Bank account statements. Always request a statement with a month-end cut-off date. This will make it easier for you to reconcile your statement and track expenses.
Keep an audit trail.The goal here is to be able to quickly and easily retrace your company's financial activities. Record all of your invoices and cheques in numerical order. Never skip numbers.
Be consistent. Consistency is the key to successful bookkeeping. Most of us tend to make things harder than they need to be. Keep filing simple and use consistent wording in ledgers and in software files. This will save you and your accountant time at year-end when you are preparing statements and reports.

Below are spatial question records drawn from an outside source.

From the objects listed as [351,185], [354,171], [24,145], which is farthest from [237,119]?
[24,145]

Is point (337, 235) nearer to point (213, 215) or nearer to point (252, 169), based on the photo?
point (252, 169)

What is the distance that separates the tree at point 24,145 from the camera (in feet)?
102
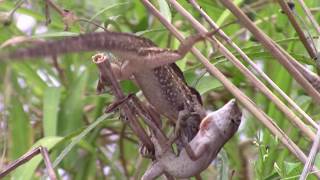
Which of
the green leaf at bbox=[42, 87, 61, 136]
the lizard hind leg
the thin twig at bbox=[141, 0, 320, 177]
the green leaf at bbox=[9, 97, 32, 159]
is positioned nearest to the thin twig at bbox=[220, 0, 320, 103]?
the thin twig at bbox=[141, 0, 320, 177]

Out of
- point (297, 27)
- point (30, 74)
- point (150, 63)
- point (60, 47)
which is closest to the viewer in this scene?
point (60, 47)

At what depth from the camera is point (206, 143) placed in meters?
0.73

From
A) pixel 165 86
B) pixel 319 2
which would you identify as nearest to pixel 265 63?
pixel 319 2

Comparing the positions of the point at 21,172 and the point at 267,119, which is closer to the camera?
the point at 267,119

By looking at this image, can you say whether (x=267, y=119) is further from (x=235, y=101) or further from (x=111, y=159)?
(x=111, y=159)

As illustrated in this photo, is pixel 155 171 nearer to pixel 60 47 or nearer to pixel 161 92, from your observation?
pixel 161 92

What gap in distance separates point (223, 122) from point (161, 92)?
8 cm

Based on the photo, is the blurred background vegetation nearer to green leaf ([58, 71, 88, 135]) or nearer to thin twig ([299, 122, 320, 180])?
green leaf ([58, 71, 88, 135])

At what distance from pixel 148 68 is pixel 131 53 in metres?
0.04

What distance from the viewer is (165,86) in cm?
74

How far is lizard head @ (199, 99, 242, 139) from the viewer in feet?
2.38

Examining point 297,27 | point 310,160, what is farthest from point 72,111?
point 310,160

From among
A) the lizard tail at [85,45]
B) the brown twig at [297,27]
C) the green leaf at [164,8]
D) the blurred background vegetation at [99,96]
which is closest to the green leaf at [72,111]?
the blurred background vegetation at [99,96]

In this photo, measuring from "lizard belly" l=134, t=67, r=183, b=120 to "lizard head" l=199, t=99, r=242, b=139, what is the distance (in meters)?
0.04
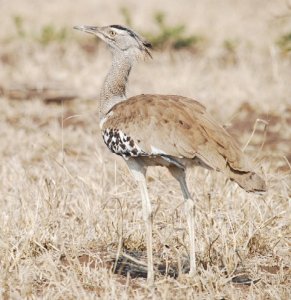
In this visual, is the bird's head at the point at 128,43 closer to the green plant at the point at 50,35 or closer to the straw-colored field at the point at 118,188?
the straw-colored field at the point at 118,188

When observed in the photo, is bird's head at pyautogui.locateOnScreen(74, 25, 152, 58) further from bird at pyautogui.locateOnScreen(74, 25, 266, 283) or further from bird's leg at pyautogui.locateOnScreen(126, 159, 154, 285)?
bird's leg at pyautogui.locateOnScreen(126, 159, 154, 285)

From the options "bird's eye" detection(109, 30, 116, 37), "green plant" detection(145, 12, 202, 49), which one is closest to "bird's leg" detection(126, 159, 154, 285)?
"bird's eye" detection(109, 30, 116, 37)

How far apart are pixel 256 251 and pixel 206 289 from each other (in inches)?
25.1

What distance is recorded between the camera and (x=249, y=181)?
10.9 ft

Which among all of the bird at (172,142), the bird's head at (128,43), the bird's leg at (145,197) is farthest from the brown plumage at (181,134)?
the bird's head at (128,43)

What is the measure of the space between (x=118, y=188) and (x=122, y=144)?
1339 millimetres

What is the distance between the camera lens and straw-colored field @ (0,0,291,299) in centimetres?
361

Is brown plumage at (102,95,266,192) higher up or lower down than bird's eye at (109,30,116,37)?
lower down

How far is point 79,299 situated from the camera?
330 cm

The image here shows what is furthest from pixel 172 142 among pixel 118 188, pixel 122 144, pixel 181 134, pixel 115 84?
pixel 118 188

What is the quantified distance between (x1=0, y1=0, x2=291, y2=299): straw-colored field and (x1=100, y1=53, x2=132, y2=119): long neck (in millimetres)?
A: 507

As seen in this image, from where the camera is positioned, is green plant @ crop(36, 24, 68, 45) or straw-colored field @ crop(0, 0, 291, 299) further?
green plant @ crop(36, 24, 68, 45)

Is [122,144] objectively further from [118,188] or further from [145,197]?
[118,188]

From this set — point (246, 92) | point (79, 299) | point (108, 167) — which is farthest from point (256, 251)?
point (246, 92)
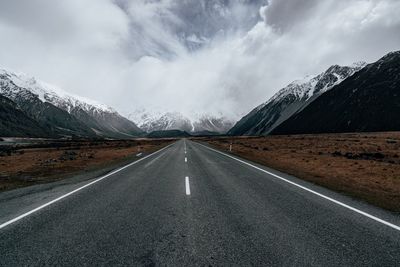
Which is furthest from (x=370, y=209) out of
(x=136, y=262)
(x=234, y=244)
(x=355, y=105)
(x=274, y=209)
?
(x=355, y=105)

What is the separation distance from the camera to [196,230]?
224 inches

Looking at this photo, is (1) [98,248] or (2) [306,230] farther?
(2) [306,230]

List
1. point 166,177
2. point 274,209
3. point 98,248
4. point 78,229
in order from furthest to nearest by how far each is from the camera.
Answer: point 166,177 < point 274,209 < point 78,229 < point 98,248

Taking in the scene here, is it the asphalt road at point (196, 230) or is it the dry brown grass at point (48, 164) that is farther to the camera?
the dry brown grass at point (48, 164)

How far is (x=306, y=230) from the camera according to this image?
573cm

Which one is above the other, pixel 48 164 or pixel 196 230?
pixel 48 164

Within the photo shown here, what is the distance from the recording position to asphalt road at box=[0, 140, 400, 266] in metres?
4.40

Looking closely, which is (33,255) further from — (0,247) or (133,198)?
(133,198)

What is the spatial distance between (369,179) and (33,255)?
15637 millimetres

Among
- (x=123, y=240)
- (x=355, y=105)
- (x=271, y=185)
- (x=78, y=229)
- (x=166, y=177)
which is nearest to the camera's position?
(x=123, y=240)

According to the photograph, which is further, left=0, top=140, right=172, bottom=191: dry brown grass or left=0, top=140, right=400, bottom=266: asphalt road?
left=0, top=140, right=172, bottom=191: dry brown grass

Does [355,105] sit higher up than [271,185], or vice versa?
[355,105]

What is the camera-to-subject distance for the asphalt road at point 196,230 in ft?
14.4

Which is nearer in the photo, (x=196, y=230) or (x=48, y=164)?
(x=196, y=230)
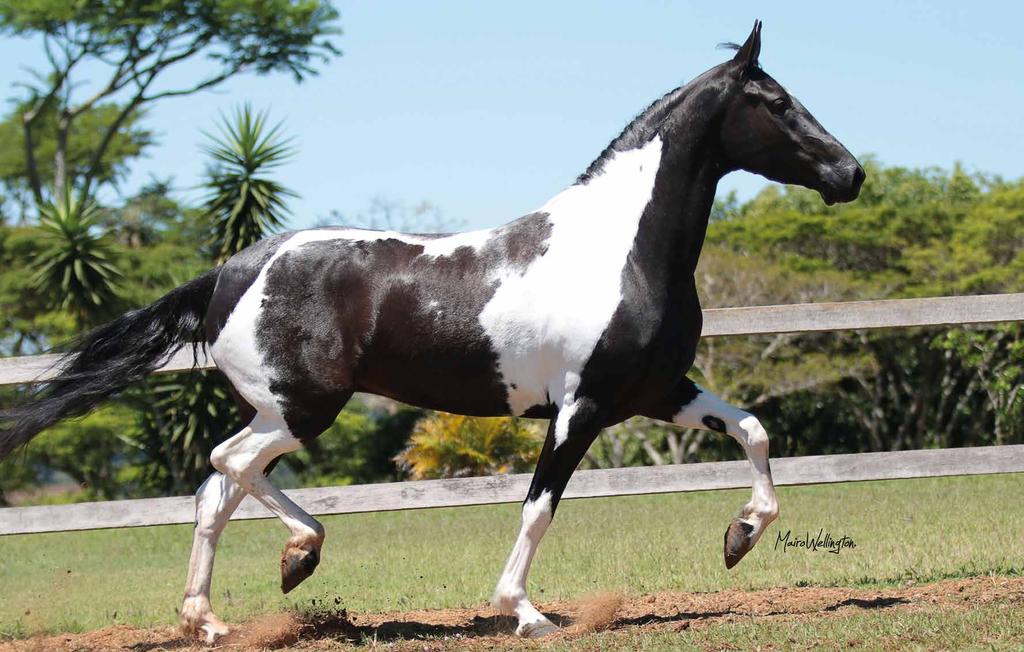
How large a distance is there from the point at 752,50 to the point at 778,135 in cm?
38

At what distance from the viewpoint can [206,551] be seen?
5762 millimetres

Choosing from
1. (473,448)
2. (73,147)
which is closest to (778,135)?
(473,448)

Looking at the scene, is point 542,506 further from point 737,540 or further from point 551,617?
point 737,540

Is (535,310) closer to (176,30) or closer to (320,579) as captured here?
(320,579)

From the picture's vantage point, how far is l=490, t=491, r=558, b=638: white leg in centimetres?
524

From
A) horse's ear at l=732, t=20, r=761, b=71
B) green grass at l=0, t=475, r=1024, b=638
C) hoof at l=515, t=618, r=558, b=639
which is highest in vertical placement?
horse's ear at l=732, t=20, r=761, b=71

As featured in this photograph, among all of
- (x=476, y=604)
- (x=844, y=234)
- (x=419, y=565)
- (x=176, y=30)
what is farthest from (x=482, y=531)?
(x=176, y=30)

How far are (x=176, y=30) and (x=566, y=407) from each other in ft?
106

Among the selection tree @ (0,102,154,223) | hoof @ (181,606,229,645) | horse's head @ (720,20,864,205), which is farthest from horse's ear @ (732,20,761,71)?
tree @ (0,102,154,223)

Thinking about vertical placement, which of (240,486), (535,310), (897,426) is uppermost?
(535,310)

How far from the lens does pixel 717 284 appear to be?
1972 cm

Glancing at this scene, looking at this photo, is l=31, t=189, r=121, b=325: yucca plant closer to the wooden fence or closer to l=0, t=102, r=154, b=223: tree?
the wooden fence

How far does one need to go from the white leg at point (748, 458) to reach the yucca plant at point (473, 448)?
837 cm

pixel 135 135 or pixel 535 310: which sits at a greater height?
Answer: pixel 135 135
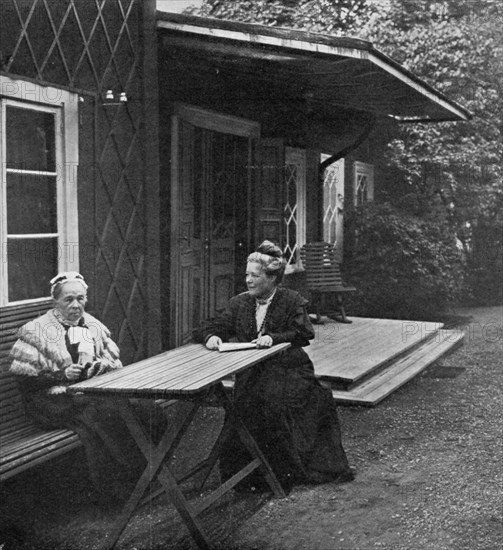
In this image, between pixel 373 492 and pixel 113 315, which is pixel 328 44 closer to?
pixel 113 315

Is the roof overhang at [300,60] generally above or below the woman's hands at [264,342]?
above

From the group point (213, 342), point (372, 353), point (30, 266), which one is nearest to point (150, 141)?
point (30, 266)

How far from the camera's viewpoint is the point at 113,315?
636 cm

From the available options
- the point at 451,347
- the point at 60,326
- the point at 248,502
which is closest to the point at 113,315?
the point at 60,326

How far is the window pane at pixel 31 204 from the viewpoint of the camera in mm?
5449

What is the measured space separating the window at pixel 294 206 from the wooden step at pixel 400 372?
2.20m

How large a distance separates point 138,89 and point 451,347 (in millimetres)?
5043

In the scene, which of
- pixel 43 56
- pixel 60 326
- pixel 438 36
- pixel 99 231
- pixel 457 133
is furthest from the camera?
pixel 457 133

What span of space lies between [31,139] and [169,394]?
2594 mm

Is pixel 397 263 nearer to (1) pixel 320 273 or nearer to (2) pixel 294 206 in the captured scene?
(2) pixel 294 206

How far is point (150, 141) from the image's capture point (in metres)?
6.75

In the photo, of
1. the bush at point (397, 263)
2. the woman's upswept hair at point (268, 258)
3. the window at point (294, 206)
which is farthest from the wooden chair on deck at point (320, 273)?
→ the woman's upswept hair at point (268, 258)

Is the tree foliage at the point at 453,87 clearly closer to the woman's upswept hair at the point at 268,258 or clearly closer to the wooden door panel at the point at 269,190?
the wooden door panel at the point at 269,190

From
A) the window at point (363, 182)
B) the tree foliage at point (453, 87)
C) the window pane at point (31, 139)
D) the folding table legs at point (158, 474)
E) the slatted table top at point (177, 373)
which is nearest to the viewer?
the slatted table top at point (177, 373)
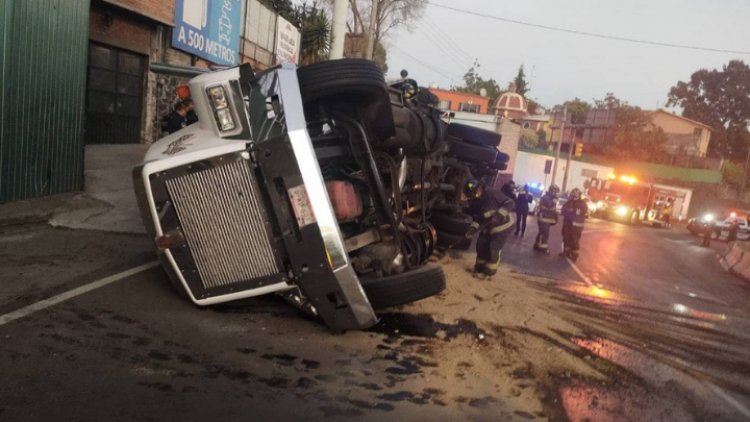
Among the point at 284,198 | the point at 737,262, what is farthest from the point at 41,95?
the point at 737,262

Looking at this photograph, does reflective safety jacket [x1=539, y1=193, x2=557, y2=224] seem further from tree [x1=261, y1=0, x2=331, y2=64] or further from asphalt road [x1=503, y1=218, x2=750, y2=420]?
tree [x1=261, y1=0, x2=331, y2=64]

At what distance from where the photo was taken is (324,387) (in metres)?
3.49

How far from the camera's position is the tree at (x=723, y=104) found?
64.4 meters

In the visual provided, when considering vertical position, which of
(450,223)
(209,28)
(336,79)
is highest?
(209,28)

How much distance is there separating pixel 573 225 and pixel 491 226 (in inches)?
192

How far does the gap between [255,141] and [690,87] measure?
7787cm

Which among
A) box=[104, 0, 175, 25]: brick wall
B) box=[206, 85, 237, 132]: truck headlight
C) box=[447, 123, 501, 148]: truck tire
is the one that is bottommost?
box=[206, 85, 237, 132]: truck headlight

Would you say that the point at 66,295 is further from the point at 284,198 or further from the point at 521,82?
the point at 521,82

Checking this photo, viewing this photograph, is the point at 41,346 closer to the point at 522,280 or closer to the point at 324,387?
the point at 324,387

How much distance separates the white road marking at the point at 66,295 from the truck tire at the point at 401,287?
7.46 ft

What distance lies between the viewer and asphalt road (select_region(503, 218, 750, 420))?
16.0 feet

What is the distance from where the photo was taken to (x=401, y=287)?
4.21 metres

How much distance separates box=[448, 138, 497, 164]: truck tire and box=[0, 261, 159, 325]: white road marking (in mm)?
4578

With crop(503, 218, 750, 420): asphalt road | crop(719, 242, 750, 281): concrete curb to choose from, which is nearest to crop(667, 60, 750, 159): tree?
crop(719, 242, 750, 281): concrete curb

Use a computer. Bookkeeping software makes it easy to track income and expenses, prepare tax documents and summarize your company's financial activities. Make sure that you are trained in the basics, even if you are outsourcing. Take the time to set up your financial accounts correctly from the start. Always ensure that records are backed up for safekeeping.
Cash or Accrual. Choose the right accounting system for your business. Cash accounting is much simpler - you count income when you receive it and expenses when you pay them. In the accrual method you count expenses when they happen, not when you receive or pay them.
You are not really selling products or services; you are selling customer satisfaction. Satisfied customers are repeat customers and are likely to refer new clients to you. It costs ten times as much to acquire a new customer than it does to retain a current customer. Be open new ideas that can improve your business.
The competent manager will research and gather information to assist in making the decisions and changes necessary to stay profitable in a competitive world. Stay within your budget
Every business should operate from a budget. Use last year's financial reports serve as an excellent guide to setting this year's budget. Research Community Needs
Be sure the community can support your business.
Some areas are not large enough to warrant certain specialty shops. A gift shop, may take a population base of 50,000 people to make it profitable A super market can be profitable in a town of only a few thousand. Put yourself in the right place at the right time!